Let's try our code again:

In [8]:
with torch.no_grad():
    context_vecs = ca_without_buffer(batch)

print(context_vecs)

tensor([[[-0.4519,  0.2216],
         [-0.5874,  0.0058],
         [-0.6300, -0.0632],
         [-0.5675, -0.0843],
         [-0.5526, -0.0981],
         [-0.5299, -0.1081]],

        [[-0.4519,  0.2216],
         [-0.5874,  0.0058],
         [-0.6300, -0.0632],
         [-0.5675, -0.0843],
         [-0.5526, -0.0981],
         [-0.5299, -0.1081]]], device='cuda:0')


This time, it worked!

However, remembering to move individual tensors to the GPU can be tedious. As we will see in the next section, it's easier to use `register_buffer` to register the `mask` as a buffer.

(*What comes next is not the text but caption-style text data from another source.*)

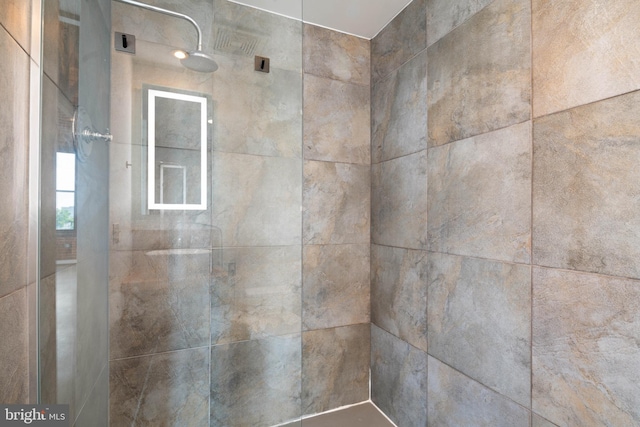 1147 N 4th St Unit 6F, Philadelphia, PA 19123 - bathroom view of a tile shower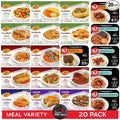 KJ Poultry Kosher Ready Meals - (20 Pack Variety) Prepared Entree Fully Cooked, Shelf Stable Microwave Dinner Travel, Military, Camping, Emergency Survival KJ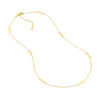 Open Bar Stations Adjustable Necklace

## An example with buffers

Let's now modify the causal attention class to register the causal `mask` as a buffer:

In [9]:
import torch
import torch.nn as nn

class CausalAttentionWithBuffer(nn.Module):

    def __init__(self, d_in, d_out, context_length,
                 dropout, qkv_bias=False):
        super().__init__()
        self.d_out = d_out
        self.W_query = nn.Linear(d_in, d_out, bias=qkv_bias)
        self.W_key   = nn.Linear(d_in, d_out, bias=qkv_bias)
        self.W_value = nn.Linear(d_in, d_out, bias=qkv_bias)
        self.dropout = nn.Dropout(dropout)
        # Old:
        # self.mask = torch.triu(torch.ones(context_length, context_length), diagonal=1)

        # New:
        self.register_buffer("mask", torch.triu(torch.ones(context_length, context_length), diagonal=1))

    def forward(self, x):
        b, num_tokens, d_in = x.shape
        keys = self.W_key(x)
        queries = self.W_query(x)
        values = self.W_value(x)

        attn_scores = queries @ keys.transpose(1, 2)
        attn_scores.masked_fill_(
            self.mask.bool()[:num_tokens, :num_tokens], -torch.inf)
        attn_weights = torch.softmax(
            attn_scores / keys.shape[-1]**0.5, dim=-1
        )
        attn_weights = self.dropout(attn_weights)

        context_vec = attn_weights @ values
        return context_vec

Now, conveniently, if we move the module to the GPU, the mask will be located on the GPU as well:

In [10]:
ca_with_buffer = CausalAttentionWithBuffer(d_in, d_out, context_length, 0.0)
ca_with_buffer.to("cuda")

print("W_query.device:", ca_with_buffer.W_query.weight.device)
print("mask.device:", ca_with_buffer.mask.device)

W_query.device: cuda:0
mask.device: cuda:0


In [11]:
with torch.no_grad():
    context_vecs = ca_with_buffer(batch)

print(context_vecs)

tensor([[[0.4772, 0.1063],
         [0.5891, 0.3257],
         [0.6202, 0.3860],
         [0.5478, 0.3589],
         [0.5321, 0.3428],
         [0.5077, 0.3493]],

        [[0.4772, 0.1063],
         [0.5891, 0.3257],
         [0.6202, 0.3860],
         [0.5478, 0.3589],
         [0.5321, 0.3428],
         [0.5077, 0.3493]]], device='cuda:0')


As we can see above, registering a tensor as a buffer can make our lives a lot easier: We don't have to remember to move tensors to a target device like a GPU manually.